Lawmakers' offices not immune from searches

May 31, 2006|By STEVEN P. GROSSMAN

In a rare demonstration of bipartisan cooperation, House Speaker Dennis Hastert and House Minority Leader Nancy Pelosi together criticized the FBI's search of the office of Rep. William J. Jefferson, the Louisiana Democrat who is under investigation in connection with the alleged acceptance of bribes.

How heartwarming it is that two people who seem to agree on little that can benefit the country have come together to defend the right of their colleagues to have some sort of special immunity from search warrants issued to uncover crimes committed by legislators. They said the investigators, like the investigated, are not above the law.

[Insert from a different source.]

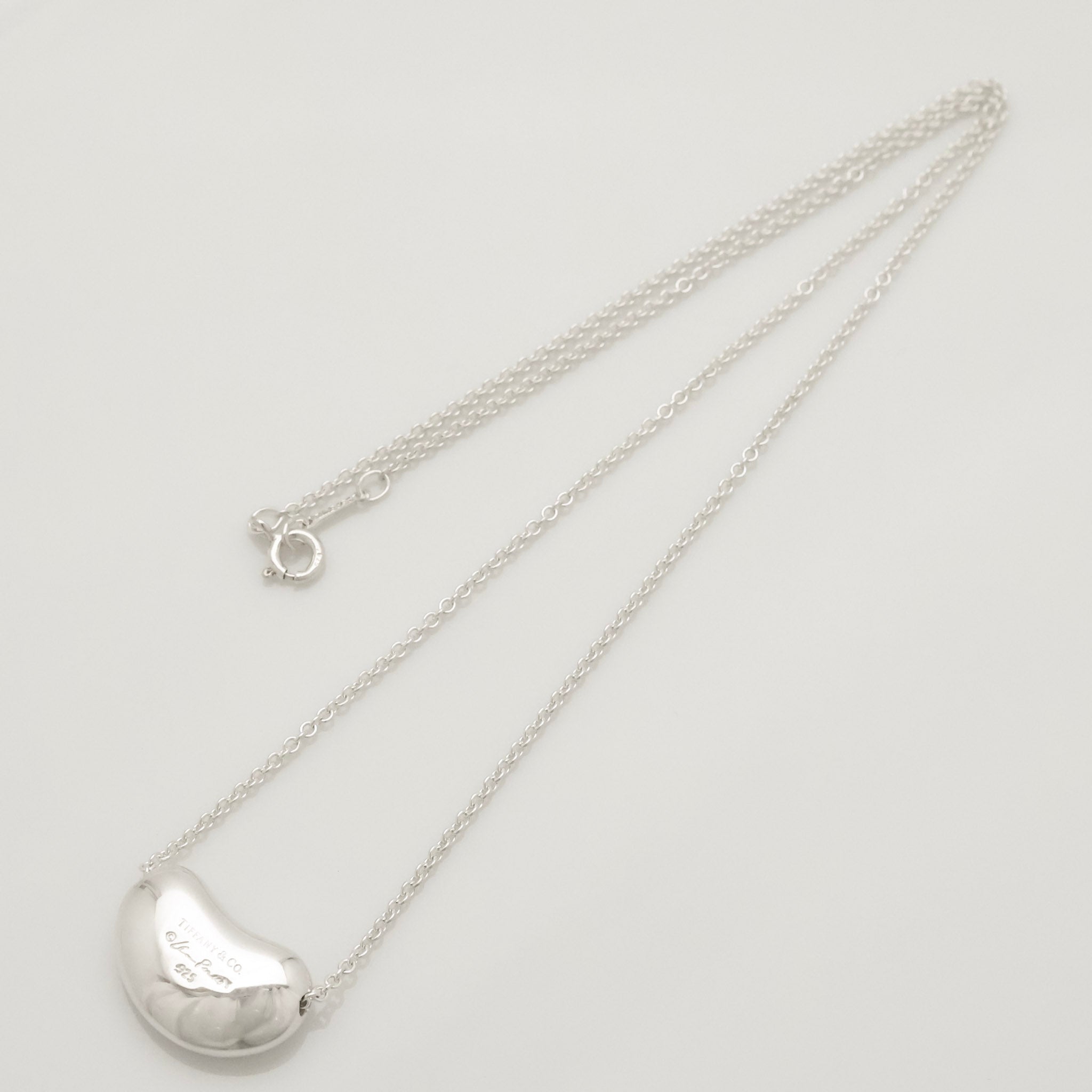 TIFFANY&Co. ラージ ビーン エルサペレッティ ネックレス AG925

A noble thought, but one that needs to be examined.

The Justice Department did obtain a search warrant to authorize the search of Mr. Jefferson's office. In other words, investigators prepared a sworn statement that demonstrated to a judge that there was probable cause, meaning it was more likely than not that there was evidence of a crime to be found in the congressman's office.

According to an FBI affidavit, agents videotaped Mr. Jefferson meeting about receiving money in exchange for favorable treatment of a business venture in Nigeria. It said he was shown being handed a briefcase containing $100,000 in cash and later was found to have secreted $90,000 in his refrigerator. The New Orleans congressman has not been charged with a crime.

The role of the courts in the warrant process cannot be overstated. The framers of our Constitution wrote the Fourth Amendment to protect us from illegal searches and seizures.

There are two separate and independent requirements the government must meet before it searches a private home or business. The first is that there must be probable cause for the search. The second is that the government must obtain a warrant from a magistrate authorizing and properly limiting the search.

The reason the framers included the warrant requirement was that they saw the courts as the intermediary between the forces of law and order and the citizenry.

They did not want the government intruding on people's privacy rights and freedoms based on a law enforcement officer's determination of whether probable cause existed. It is for this reason that President Bush's arguments in favor of wiretapping and telephone interceptions (considered to be searches under the Fourth Amendment) without seeking proper authorization from a judge have been so widely and correctly criticized.

Despite laws specifically designed to facilitate and speed up the process by which the government can obtain warrants from magistrates always at their disposal for these purposes, the Bush administration has invaded people's privacy rights without obtaining judicial permission. If you want to worry about government overreaching, worry about this.

Some critics of the search have legitimate concerns about the separation of powers between government branches and particularly express concern that such searches can be too political and too broad and can uncover documents not connected with the investigation and which the proper workings of government require to be kept private.

That is why we have courts and why the framers imposed requirements not just to authorize a search but also to ensure that the search is limited in scope and duration. The courts for years have limited searches in this way.

For example, in authorizing searches of newspaper offices for evidence that could assist a criminal investigation, the Supreme Court has made it clear that such searches must be limited in ways designed to minimize the likelihood that material protected by the First Amendment's freedom of the press requirement will be disturbed.

The same type of minimization requirements should be imposed when the courts authorize the search of a legislative office. There is nothing in the Fourth Amendment or case law, however, that immunizes congressional offices from legitimate government searches.

Despite Fourth Amendment protections, abuses can occur in obtaining and executing a search warrant for a legislator's office. But such abuses can and do occur every day when search warrants are used in criminal investigations. Such abuses tell us that we must be more vigilant than we have been in avoiding these abuses. They do not, however, tell us we should stop searching.